The old vampire confronts Jody at a nightclub, telling her it is almost over and she must abandon Tommy because he knows vampires exist. She chases him but he escapes. Later, a medical student named Steve identifies Jody as a real vampire using infrared technology and tells her gene therapy might reverse her condition.

Inspectors Rivera and Cavuto of the SFPD homicide division are also closing in. All victims share the same profile: broken necks, massive blood loss, no visible wounds, and each was terminally ill. The detectives link Tommy to the crime scenes through his fingerprints on the planted copy of On the Road.

Tommy makes a fateful decision. Wanting to keep a date with Mara, a new Safeway cashier, he places the sleeping Jody in the chest freezer. Police arrest Tommy at the loft, and their search reveals two bodies in the freezer. In interrogation, Tommy tells the whole truth about the vampire, which sounds like an insanity defense. Meanwhile, Jody wakes in the morgue and calls Simon at the Safeway. Simon picks her up armed with a gun, reveals he has AIDS, and demands she turn him into a vampire. When he threatens to shoot, Jody strikes him, accidentally snapping his neck.
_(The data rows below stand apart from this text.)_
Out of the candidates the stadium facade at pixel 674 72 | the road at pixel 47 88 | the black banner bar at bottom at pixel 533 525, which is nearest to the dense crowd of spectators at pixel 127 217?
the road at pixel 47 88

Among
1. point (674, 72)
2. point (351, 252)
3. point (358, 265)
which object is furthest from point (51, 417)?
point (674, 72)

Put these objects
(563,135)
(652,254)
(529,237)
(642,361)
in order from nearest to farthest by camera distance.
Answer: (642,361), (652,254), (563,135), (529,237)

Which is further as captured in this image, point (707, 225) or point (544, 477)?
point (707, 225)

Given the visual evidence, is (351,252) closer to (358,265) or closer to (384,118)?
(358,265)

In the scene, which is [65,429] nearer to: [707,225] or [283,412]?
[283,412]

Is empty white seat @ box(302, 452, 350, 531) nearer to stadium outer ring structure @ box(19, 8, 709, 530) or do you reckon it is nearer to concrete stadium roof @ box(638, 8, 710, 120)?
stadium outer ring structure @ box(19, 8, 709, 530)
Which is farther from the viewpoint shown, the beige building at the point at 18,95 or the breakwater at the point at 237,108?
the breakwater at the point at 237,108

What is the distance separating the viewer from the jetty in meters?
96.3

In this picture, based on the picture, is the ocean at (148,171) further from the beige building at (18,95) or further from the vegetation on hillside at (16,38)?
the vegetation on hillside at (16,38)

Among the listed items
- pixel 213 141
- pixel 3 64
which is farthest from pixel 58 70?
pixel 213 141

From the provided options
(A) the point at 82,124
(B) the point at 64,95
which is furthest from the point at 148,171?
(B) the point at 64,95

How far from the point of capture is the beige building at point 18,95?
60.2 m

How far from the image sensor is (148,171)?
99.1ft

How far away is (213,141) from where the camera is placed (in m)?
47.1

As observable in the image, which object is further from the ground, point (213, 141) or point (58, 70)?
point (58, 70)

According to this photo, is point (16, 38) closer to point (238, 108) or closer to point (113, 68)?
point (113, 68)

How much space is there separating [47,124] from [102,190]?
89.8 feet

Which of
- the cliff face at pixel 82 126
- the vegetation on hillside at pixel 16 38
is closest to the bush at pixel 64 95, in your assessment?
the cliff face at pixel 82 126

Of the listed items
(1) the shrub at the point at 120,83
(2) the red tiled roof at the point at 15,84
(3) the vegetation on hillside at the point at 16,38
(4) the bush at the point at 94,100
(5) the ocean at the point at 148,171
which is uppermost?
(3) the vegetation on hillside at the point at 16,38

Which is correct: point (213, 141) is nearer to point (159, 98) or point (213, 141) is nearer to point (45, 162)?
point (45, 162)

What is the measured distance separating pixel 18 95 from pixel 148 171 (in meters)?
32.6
Simon's death while Tommy is in custody forces the detectives to release him.

Tommy and Jody reconcile at the loft. She tells him the old vampire, Elijah Ben Sapir, an 800-year-old former alchemist, intends to kill Tommy. Tommy rallies the Animals for a counterattack. The Emperor, who has spotted the vampire's yacht, the Sanguine II, moored in the harbor, leads the assault. They board the automated vessel, discover a prison cell used to store captives, and locate the vampire's sealed stainless-steel vault beneath the engine room. Drew, one of the Animals, constructs a bomb from household materials. The group loads stolen artwork into a raft, lights the fuse, and evacuates. The yacht explodes.

The vampire survives by escaping through a pinhole in the vault as mist and swimming to shore. Burned and naked, he attacks the group on the dock. Cavuto shoots him twice without stopping him. The Animals pin him with spearguns, and Tommy raises a sword for the killing blow. Jody arrives, having commandeered Rivera's car, and throws herself over the vampire's body. She explains that all his victims were terminally ill, including Simon. She feeds the vampire her blood to stabilize him, orders the cops to walk away, and tells Tommy she loves him but needs someone like her.

At the loft, Jody and the old vampire spend the remaining hours before dawn together. The next day, Tommy takes both sleeping vampires to a foundry below the loft and has them sealed in bronze through electroplating. He drills small ear holes near Jody's head and talks to her statue, telling her the Animals fenced the stolen art for over $100,000, the cops closed the cases, and he loves her.

Steve calls to say he can reverse the vampire condition. As Tommy holds the phone, vapor streams from the ear holes in Jody's bronze shell and coalesces into her solid form. She reveals she never intended to leave: She pretended to side with the old vampire to learn his secrets, including how to transform into mist. She tells Tommy they will be together for a very long time, implying she plans to turn him. Tommy mentions Steve's cure. Jody tells him to hang up the phone and kisses him. The novel ends with Jody choosing the vampire life with Tommy over a return to humanity.

In closing scenes, the Emperor resumes his patrols with Bummer and Lazarus, while Cavuto and Rivera contemplate a stolen Degas bronze, discussing how its value might fund their retirements.